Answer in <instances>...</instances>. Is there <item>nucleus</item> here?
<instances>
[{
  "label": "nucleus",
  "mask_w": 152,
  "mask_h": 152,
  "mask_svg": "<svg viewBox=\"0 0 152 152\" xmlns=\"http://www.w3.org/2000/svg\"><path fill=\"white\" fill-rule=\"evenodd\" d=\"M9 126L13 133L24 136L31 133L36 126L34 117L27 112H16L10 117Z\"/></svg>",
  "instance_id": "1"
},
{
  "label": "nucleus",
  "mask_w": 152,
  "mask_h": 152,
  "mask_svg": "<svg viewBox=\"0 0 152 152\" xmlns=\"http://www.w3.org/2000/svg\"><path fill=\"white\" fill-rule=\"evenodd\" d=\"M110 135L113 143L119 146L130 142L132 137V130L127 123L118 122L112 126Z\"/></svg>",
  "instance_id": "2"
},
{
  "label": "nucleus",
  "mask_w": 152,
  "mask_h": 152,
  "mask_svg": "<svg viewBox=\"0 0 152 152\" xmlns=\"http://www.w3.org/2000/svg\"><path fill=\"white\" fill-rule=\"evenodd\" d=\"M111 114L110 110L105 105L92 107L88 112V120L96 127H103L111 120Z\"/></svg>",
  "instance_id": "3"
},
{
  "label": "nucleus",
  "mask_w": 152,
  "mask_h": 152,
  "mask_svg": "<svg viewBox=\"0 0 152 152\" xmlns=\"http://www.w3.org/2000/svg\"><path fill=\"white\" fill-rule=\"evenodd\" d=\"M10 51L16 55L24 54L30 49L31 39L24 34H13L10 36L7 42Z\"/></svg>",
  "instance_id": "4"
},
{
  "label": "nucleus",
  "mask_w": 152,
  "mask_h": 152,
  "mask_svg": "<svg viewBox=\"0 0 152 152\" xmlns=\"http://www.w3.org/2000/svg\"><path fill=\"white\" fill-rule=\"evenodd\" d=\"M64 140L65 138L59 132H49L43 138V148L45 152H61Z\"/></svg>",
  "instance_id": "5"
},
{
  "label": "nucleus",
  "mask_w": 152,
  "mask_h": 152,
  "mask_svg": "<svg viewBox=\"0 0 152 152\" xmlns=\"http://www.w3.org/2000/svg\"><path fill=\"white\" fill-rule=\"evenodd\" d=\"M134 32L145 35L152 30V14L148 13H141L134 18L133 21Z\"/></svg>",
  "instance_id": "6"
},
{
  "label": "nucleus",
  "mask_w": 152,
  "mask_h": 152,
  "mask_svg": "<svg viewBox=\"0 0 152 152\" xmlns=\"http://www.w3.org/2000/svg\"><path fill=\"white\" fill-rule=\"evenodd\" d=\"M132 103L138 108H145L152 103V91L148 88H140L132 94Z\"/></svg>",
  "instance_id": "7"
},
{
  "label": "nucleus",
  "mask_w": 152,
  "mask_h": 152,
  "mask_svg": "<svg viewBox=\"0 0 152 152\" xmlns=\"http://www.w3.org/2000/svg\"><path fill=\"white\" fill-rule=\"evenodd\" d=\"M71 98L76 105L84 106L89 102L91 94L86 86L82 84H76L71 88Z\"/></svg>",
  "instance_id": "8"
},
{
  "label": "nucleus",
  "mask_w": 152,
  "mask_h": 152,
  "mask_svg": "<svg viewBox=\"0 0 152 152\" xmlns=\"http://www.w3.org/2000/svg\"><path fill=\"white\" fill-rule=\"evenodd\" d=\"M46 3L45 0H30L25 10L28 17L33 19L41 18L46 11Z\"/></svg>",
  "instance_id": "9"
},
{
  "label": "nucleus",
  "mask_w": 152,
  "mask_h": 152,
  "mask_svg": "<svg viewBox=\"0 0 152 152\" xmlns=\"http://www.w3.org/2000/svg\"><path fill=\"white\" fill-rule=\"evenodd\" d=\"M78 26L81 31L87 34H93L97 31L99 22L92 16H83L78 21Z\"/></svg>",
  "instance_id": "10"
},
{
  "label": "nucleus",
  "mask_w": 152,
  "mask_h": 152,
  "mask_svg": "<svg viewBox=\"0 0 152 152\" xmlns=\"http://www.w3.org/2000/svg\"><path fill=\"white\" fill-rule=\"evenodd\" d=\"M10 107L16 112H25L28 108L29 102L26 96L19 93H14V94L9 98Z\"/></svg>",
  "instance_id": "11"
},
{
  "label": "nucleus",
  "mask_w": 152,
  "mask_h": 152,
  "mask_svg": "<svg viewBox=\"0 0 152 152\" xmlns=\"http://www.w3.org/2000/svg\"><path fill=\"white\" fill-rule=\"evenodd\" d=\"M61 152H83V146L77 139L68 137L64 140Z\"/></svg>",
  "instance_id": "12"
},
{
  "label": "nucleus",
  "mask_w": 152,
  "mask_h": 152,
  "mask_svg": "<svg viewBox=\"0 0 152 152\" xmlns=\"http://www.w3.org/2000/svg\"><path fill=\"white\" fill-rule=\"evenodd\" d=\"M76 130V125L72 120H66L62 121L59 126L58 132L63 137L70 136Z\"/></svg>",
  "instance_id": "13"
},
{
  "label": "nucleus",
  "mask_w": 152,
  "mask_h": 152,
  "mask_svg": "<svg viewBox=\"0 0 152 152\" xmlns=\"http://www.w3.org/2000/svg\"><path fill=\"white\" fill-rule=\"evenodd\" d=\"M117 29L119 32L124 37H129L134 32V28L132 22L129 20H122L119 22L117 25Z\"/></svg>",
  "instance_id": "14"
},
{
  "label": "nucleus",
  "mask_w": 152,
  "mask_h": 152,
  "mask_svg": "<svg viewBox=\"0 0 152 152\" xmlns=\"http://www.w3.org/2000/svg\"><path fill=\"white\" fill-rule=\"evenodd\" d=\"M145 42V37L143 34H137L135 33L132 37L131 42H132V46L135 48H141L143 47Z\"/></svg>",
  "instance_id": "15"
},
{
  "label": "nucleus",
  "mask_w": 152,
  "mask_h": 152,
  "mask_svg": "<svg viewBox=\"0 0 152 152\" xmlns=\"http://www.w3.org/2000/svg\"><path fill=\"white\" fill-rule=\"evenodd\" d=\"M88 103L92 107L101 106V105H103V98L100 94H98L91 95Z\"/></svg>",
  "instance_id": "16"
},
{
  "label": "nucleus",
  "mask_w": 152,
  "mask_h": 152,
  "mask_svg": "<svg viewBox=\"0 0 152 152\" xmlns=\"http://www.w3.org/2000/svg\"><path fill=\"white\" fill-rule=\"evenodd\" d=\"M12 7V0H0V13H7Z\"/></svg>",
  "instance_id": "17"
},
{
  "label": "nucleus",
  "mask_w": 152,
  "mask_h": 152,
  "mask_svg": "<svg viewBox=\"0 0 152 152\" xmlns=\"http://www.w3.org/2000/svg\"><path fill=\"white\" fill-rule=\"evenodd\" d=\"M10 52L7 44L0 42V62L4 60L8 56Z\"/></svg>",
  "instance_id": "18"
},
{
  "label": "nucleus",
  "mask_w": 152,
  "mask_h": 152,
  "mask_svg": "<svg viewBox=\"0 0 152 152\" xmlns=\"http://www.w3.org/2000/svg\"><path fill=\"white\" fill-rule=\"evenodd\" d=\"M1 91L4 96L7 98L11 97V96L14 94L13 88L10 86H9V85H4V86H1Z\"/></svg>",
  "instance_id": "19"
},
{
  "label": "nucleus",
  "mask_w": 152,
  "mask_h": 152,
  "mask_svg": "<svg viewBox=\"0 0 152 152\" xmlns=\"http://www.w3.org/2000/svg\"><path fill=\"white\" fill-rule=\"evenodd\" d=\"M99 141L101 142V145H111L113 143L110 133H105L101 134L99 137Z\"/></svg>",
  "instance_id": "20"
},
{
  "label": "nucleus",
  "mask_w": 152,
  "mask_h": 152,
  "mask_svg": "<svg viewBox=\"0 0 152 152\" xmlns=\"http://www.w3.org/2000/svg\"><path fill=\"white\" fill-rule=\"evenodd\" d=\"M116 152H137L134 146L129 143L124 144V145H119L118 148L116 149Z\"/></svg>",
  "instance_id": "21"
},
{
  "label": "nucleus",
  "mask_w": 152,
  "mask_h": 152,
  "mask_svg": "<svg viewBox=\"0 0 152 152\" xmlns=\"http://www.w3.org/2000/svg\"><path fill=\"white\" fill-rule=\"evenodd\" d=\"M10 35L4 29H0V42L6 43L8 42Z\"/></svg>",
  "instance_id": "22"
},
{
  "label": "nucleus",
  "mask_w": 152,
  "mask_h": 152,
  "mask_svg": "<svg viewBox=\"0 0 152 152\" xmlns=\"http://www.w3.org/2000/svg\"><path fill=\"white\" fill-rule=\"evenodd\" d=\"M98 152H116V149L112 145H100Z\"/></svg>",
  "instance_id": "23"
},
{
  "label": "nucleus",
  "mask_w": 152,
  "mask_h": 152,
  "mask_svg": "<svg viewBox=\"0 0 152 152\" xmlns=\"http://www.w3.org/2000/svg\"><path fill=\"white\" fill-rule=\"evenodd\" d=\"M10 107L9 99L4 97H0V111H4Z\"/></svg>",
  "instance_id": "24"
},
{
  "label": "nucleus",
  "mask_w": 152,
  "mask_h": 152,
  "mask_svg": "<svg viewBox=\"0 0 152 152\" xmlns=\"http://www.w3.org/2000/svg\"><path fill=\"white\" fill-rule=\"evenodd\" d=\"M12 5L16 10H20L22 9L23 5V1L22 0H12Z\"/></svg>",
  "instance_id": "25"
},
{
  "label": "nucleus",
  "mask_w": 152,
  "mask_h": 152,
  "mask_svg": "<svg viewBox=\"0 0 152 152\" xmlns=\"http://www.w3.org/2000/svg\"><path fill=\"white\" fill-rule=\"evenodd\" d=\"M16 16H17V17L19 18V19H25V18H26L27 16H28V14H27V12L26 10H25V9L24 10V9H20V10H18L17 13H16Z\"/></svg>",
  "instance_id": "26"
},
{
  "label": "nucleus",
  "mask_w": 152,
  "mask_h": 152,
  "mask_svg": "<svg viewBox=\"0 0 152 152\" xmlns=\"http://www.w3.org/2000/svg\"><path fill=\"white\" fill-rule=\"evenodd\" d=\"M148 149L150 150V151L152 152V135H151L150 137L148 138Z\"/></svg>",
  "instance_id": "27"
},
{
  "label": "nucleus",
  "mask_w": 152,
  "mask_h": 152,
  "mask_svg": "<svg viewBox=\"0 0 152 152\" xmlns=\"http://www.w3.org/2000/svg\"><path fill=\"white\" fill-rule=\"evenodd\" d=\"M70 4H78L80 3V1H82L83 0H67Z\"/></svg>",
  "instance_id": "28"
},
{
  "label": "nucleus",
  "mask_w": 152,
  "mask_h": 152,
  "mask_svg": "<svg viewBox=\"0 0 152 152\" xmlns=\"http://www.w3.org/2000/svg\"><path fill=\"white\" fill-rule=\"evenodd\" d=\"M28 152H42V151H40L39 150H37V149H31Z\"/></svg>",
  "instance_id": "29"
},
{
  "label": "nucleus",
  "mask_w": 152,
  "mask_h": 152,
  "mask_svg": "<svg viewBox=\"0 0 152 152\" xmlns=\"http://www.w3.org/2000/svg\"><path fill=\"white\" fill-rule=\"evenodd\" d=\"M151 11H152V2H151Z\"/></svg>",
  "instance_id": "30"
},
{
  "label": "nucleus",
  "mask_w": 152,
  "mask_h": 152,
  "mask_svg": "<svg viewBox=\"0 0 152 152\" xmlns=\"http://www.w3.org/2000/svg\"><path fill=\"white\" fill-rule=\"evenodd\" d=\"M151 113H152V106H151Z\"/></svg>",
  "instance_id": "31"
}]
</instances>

*-*-*

◆ Yapılacak iş
Yukarıdaki satırlardan "instances" sözcüğünü içerenlerin tümünü belirleyin ve her birini aynen kopyalayın.

◆ Yazılı yanıt
Answer in <instances>...</instances>. Is there <item>nucleus</item> here?
<instances>
</instances>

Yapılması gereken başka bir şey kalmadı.